**Given problem**
Could you rewrite all of the material below as a Markdown table with the columns "No." and "Line", giving each non-blank line its own numbered row and leaving out blank lines?

+-------+

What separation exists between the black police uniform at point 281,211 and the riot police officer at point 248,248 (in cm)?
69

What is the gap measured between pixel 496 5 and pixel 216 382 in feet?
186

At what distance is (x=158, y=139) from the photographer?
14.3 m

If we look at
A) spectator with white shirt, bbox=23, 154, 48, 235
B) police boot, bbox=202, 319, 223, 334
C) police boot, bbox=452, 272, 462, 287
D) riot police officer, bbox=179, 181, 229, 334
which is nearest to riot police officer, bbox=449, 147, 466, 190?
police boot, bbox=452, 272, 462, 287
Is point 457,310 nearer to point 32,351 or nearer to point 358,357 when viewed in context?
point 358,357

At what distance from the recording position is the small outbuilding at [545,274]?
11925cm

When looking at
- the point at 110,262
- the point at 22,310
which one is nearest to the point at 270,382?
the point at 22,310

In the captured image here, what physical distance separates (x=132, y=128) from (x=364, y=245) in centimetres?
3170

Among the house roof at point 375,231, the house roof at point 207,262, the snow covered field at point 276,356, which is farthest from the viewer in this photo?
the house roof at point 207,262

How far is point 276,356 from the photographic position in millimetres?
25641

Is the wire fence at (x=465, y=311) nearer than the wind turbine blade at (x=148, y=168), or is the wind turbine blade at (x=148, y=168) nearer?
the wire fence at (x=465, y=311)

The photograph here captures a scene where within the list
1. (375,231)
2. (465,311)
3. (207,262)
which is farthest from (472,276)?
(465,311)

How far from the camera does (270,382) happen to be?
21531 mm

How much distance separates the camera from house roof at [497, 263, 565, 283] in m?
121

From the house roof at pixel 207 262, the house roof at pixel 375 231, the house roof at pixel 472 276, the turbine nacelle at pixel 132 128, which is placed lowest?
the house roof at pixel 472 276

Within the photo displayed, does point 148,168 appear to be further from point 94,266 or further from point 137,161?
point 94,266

+-------+

**Exercise solution**
| No. | Line |
|---|---|
| 1 | What separation exists between the black police uniform at point 281,211 and the riot police officer at point 248,248 (in cm)? |
| 2 | 69 |
| 3 | What is the gap measured between pixel 496 5 and pixel 216 382 in feet? |
| 4 | 186 |
| 5 | At what distance is (x=158, y=139) from the photographer? |
| 6 | 14.3 m |
| 7 | If we look at |
| 8 | A) spectator with white shirt, bbox=23, 154, 48, 235 |
| 9 | B) police boot, bbox=202, 319, 223, 334 |
| 10 | C) police boot, bbox=452, 272, 462, 287 |
| 11 | D) riot police officer, bbox=179, 181, 229, 334 |
| 12 | which is nearest to riot police officer, bbox=449, 147, 466, 190? |
| 13 | police boot, bbox=452, 272, 462, 287 |
| 14 | Is point 457,310 nearer to point 32,351 or nearer to point 358,357 when viewed in context? |
| 15 | point 358,357 |
| 16 | At what distance from the recording position is the small outbuilding at [545,274]? |
| 17 | 11925cm |
| 18 | When looking at |
| 19 | - the point at 110,262 |
| 20 | - the point at 22,310 |
| 21 | which one is nearest to the point at 270,382? |
| 22 | the point at 22,310 |
| 23 | In the captured image here, what physical distance separates (x=132, y=128) from (x=364, y=245) in centimetres? |
| 24 | 3170 |
| 25 | Among the house roof at point 375,231, the house roof at point 207,262, the snow covered field at point 276,356, which is farthest from the viewer in this photo? |
| 26 | the house roof at point 207,262 |
| 27 | How far is point 276,356 from the photographic position in millimetres? |
| 28 | 25641 |
| 29 | Is the wire fence at (x=465, y=311) nearer than the wind turbine blade at (x=148, y=168), or is the wind turbine blade at (x=148, y=168) nearer? |
| 30 | the wire fence at (x=465, y=311) |
| 31 | The photograph here captures a scene where within the list |
| 32 | 1. (375,231) |
| 33 | 2. (465,311) |
| 34 | 3. (207,262) |
| 35 | which is farthest from (472,276)? |
| 36 | (465,311) |
| 37 | How far from the camera does (270,382) happen to be? |
| 38 | 21531 mm |
| 39 | How much distance separates the camera from house roof at [497, 263, 565, 283] in m? |
| 40 | 121 |
| 41 | From the house roof at pixel 207 262, the house roof at pixel 375 231, the house roof at pixel 472 276, the turbine nacelle at pixel 132 128, which is placed lowest? |
| 42 | the house roof at pixel 472 276 |
| 43 | Within the photo displayed, does point 148,168 appear to be further from point 94,266 or further from point 137,161? |
| 44 | point 94,266 |